**INSTRUCTIONS TO FOLLOW:** Copy every line below exactly.

=== DATA SUPPLIED ===

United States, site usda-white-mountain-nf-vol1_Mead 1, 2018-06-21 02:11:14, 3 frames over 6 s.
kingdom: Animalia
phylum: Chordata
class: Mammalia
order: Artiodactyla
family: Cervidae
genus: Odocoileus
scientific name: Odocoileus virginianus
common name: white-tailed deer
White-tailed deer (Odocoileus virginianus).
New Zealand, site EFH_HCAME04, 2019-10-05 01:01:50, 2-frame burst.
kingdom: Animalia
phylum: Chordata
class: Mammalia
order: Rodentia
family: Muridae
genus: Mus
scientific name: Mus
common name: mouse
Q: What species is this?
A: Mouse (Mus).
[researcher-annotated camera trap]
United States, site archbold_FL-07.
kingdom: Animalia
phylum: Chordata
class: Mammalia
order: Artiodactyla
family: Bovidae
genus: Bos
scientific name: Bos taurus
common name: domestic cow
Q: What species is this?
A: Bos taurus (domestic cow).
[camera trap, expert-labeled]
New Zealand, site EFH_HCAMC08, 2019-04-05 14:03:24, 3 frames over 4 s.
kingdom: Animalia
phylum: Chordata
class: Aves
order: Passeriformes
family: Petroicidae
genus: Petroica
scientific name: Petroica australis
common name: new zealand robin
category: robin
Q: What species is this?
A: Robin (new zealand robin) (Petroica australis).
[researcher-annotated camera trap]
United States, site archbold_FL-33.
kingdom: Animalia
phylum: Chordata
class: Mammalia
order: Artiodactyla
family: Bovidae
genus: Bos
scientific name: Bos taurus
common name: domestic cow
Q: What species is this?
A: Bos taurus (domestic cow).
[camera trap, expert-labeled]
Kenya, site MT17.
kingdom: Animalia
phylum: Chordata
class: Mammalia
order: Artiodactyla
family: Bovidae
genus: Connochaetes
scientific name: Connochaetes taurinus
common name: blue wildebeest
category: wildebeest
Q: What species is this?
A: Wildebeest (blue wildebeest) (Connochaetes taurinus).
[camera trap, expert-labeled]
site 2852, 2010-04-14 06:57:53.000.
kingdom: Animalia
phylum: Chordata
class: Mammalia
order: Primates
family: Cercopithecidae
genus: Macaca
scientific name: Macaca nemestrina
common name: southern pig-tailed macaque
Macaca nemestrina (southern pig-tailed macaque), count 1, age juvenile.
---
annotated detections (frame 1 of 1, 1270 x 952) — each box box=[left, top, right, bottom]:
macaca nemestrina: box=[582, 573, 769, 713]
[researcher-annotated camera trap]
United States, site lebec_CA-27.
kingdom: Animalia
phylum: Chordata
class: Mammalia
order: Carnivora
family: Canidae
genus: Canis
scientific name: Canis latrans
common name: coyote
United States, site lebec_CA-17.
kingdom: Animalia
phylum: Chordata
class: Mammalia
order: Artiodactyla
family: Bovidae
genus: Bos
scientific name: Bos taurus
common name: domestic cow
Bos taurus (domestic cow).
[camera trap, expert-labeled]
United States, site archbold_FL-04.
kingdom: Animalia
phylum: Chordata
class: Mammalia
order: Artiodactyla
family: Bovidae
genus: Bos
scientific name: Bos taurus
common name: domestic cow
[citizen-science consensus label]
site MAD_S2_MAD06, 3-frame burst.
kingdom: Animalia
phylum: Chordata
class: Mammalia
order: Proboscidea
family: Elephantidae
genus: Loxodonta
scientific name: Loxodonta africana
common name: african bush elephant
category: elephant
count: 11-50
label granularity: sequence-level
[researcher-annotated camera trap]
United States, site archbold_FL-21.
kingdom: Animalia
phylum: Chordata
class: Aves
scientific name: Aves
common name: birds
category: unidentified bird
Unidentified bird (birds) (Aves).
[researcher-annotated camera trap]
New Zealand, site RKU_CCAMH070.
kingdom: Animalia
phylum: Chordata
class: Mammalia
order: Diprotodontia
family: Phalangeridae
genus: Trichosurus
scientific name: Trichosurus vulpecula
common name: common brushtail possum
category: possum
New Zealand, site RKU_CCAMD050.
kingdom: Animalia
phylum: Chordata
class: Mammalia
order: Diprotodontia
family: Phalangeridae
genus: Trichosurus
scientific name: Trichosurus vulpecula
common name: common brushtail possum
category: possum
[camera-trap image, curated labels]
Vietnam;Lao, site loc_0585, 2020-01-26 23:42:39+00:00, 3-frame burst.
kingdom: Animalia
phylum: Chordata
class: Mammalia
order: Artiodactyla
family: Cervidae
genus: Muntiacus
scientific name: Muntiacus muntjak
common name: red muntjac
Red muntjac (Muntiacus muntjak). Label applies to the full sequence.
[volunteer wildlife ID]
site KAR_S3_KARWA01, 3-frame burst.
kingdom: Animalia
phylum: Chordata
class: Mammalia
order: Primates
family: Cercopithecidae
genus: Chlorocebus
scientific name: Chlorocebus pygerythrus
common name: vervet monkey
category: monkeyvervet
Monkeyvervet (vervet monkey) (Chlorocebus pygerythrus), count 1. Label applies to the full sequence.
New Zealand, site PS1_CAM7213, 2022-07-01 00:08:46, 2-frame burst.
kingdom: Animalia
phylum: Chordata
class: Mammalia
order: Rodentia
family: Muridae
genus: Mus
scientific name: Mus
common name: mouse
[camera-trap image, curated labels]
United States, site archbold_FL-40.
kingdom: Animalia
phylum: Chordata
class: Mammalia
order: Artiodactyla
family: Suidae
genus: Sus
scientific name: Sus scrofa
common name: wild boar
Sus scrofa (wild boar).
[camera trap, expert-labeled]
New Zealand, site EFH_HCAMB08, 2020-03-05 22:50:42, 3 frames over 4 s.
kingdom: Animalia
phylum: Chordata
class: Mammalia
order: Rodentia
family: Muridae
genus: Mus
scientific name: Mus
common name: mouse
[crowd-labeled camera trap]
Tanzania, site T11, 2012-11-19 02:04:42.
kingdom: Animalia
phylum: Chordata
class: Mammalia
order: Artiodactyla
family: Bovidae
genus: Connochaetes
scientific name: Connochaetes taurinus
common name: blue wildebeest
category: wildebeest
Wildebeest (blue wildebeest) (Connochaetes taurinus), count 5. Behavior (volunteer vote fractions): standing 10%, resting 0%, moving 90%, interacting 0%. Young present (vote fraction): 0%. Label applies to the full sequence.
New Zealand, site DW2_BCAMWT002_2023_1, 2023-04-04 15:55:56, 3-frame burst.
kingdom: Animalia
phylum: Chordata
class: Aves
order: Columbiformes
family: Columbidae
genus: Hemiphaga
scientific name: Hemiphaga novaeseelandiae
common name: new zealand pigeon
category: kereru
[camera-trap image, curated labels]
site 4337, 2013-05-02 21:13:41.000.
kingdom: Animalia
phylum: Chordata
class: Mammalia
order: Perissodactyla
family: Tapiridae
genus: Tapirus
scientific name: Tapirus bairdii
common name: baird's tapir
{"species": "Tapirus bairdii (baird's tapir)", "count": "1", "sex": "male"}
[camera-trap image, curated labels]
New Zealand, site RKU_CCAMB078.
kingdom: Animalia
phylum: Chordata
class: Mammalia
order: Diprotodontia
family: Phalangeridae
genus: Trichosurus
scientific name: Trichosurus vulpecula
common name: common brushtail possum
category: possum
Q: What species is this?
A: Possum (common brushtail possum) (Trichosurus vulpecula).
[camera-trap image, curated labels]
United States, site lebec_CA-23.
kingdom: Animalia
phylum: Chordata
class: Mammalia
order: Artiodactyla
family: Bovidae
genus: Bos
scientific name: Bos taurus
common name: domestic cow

===

**RESULT BELOW:**
United States, site usda-white-mountain-nf-vol1_Mead 1, 2018-06-21 02:11:14, 3 frames over 6 s.
kingdom: Animalia
phylum: Chordata
class: Mammalia
order: Artiodactyla
family: Cervidae
genus: Odocoileus
scientific name: Odocoileus virginianus
common name: white-tailed deer
White-tailed deer (Odocoileus virginianus).
New Zealand, site EFH_HCAME04, 2019-10-05 01:01:50, 2-frame burst.
kingdom: Animalia
phylum: Chordata
class: Mammalia
order: Rodentia
family: Muridae
genus: Mus
scientific name: Mus
common name: mouse
Q: What species is this?
A: Mouse (Mus).
[researcher-annotated camera trap]
United States, site archbold_FL-07.
kingdom: Animalia
phylum: Chordata
class: Mammalia
order: Artiodactyla
family: Bovidae
genus: Bos
scientific name: Bos taurus
common name: domestic cow
Q: What species is this?
A: Bos taurus (domestic cow).
[camera trap, expert-labeled]
New Zealand, site EFH_HCAMC08, 2019-04-05 14:03:24, 3 frames over 4 s.
kingdom: Animalia
phylum: Chordata
class: Aves
order: Passeriformes
family: Petroicidae
genus: Petroica
scientific name: Petroica australis
common name: new zealand robin
category: robin
Q: What species is this?
A: Robin (new zealand robin) (Petroica australis).
[researcher-annotated camera trap]
United States, site archbold_FL-33.
kingdom: Animalia
phylum: Chordata
class: Mammalia
order: Artiodactyla
family: Bovidae
genus: Bos
scientific name: Bos taurus
common name: domestic cow
Q: What species is this?
A: Bos taurus (domestic cow).
[camera trap, expert-labeled]
Kenya, site MT17.
kingdom: Animalia
phylum: Chordata
class: Mammalia
order: Artiodactyla
family: Bovidae
genus: Connochaetes
scientific name: Connochaetes taurinus
common name: blue wildebeest
category: wildebeest
Q: What species is this?
A: Wildebeest (blue wildebeest) (Connochaetes taurinus).
[camera trap, expert-labeled]
site 2852, 2010-04-14 06:57:53.000.
kingdom: Animalia
phylum: Chordata
class: Mammalia
order: Primates
family: Cercopithecidae
genus: Macaca
scientific name: Macaca nemestrina
common name: southern pig-tailed macaque
Macaca nemestrina (southern pig-tailed macaque), count 1, age juvenile.
---
annotated detections (frame 1 of 1, 1270 x 952) — each box box=[left, top, right, bottom]:
macaca nemestrina: box=[582, 573, 769, 713]
[researcher-annotated camera trap]
United States, site lebec_CA-27.
kingdom: Animalia
phylum: Chordata
class: Mammalia
order: Carnivora
family: Canidae
genus: Canis
scientific name: Canis latrans
common name: coyote
United States, site lebec_CA-17.
kingdom: Animalia
phylum: Chordata
class: Mammalia
order: Artiodactyla
family: Bovidae
genus: Bos
scientific name: Bos taurus
common name: domestic cow
Bos taurus (domestic cow).
[camera trap, expert-labeled]
United States, site archbold_FL-04.
kingdom: Animalia
phylum: Chordata
class: Mammalia
order: Artiodactyla
family: Bovidae
genus: Bos
scientific name: Bos taurus
common name: domestic cow
[citizen-science consensus label]
site MAD_S2_MAD06, 3-frame burst.
kingdom: Animalia
phylum: Chordata
class: Mammalia
order: Proboscidea
family: Elephantidae
genus: Loxodonta
scientific name: Loxodonta africana
common name: african bush elephant
category: elephant
count: 11-50
label granularity: sequence-level
[researcher-annotated camera trap]
United States, site archbold_FL-21.
kingdom: Animalia
phylum: Chordata
class: Aves
scientific name: Aves
common name: birds
category: unidentified bird
Unidentified bird (birds) (Aves).
[researcher-annotated camera trap]
New Zealand, site RKU_CCAMH070.
kingdom: Animalia
phylum: Chordata
class: Mammalia
order: Diprotodontia
family: Phalangeridae
genus: Trichosurus
scientific name: Trichosurus vulpecula
common name: common brushtail possum
category: possum
New Zealand, site RKU_CCAMD050.
kingdom: Animalia
phylum: Chordata
class: Mammalia
order: Diprotodontia
family: Phalangeridae
genus: Trichosurus
scientific name: Trichosurus vulpecula
common name: common brushtail possum
category: possum
[camera-trap image, curated labels]
Vietnam;Lao, site loc_0585, 2020-01-26 23:42:39+00:00, 3-frame burst.
kingdom: Animalia
phylum: Chordata
class: Mammalia
order: Artiodactyla
family: Cervidae
genus: Muntiacus
scientific name: Muntiacus muntjak
common name: red muntjac
Red muntjac (Muntiacus muntjak). Label applies to the full sequence.
[volunteer wildlife ID]
site KAR_S3_KARWA01, 3-frame burst.
kingdom: Animalia
phylum: Chordata
class: Mammalia
order: Primates
family: Cercopithecidae
genus: Chlorocebus
scientific name: Chlorocebus pygerythrus
common name: vervet monkey
category: monkeyvervet
Monkeyvervet (vervet monkey) (Chlorocebus pygerythrus), count 1. Label applies to the full sequence.
New Zealand, site PS1_CAM7213, 2022-07-01 00:08:46, 2-frame burst.
kingdom: Animalia
phylum: Chordata
class: Mammalia
order: Rodentia
family: Muridae
genus: Mus
scientific name: Mus
common name: mouse
[camera-trap image, curated labels]
United States, site archbold_FL-40.
kingdom: Animalia
phylum: Chordata
class: Mammalia
order: Artiodactyla
family: Suidae
genus: Sus
scientific name: Sus scrofa
common name: wild boar
Sus scrofa (wild boar).
[camera trap, expert-labeled]
New Zealand, site EFH_HCAMB08, 2020-03-05 22:50:42, 3 frames over 4 s.
kingdom: Animalia
phylum: Chordata
class: Mammalia
order: Rodentia
family: Muridae
genus: Mus
scientific name: Mus
common name: mouse
[crowd-labeled camera trap]
Tanzania, site T11, 2012-11-19 02:04:42.
kingdom: Animalia
phylum: Chordata
class: Mammalia
order: Artiodactyla
family: Bovidae
genus: Connochaetes
scientific name: Connochaetes taurinus
common name: blue wildebeest
category: wildebeest
Wildebeest (blue wildebeest) (Connochaetes taurinus), count 5. Behavior (volunteer vote fractions): standing 10%, resting 0%, moving 90%, interacting 0%. Young present (vote fraction): 0%. Label applies to the full sequence.
New Zealand, site DW2_BCAMWT002_2023_1, 2023-04-04 15:55:56, 3-frame burst.
kingdom: Animalia
phylum: Chordata
class: Aves
order: Columbiformes
family: Columbidae
genus: Hemiphaga
scientific name: Hemiphaga novaeseelandiae
common name: new zealand pigeon
category: kereru
[camera-trap image, curated labels]
site 4337, 2013-05-02 21:13:41.000.
kingdom: Animalia
phylum: Chordata
class: Mammalia
order: Perissodactyla
family: Tapiridae
genus: Tapirus
scientific name: Tapirus bairdii
common name: baird's tapir
{"species": "Tapirus bairdii (baird's tapir)", "count": "1", "sex": "male"}
[camera-trap image, curated labels]
New Zealand, site RKU_CCAMB078.
kingdom: Animalia
phylum: Chordata
class: Mammalia
order: Diprotodontia
family: Phalangeridae
genus: Trichosurus
scientific name: Trichosurus vulpecula
common name: common brushtail possum
category: possum
Q: What species is this?
A: Possum (common brushtail possum) (Trichosurus vulpecula).
[camera-trap image, curated labels]
United States, site lebec_CA-23.
kingdom: Animalia
phylum: Chordata
class: Mammalia
order: Artiodactyla
family: Bovidae
genus: Bos
scientific name: Bos taurus
common name: domestic cow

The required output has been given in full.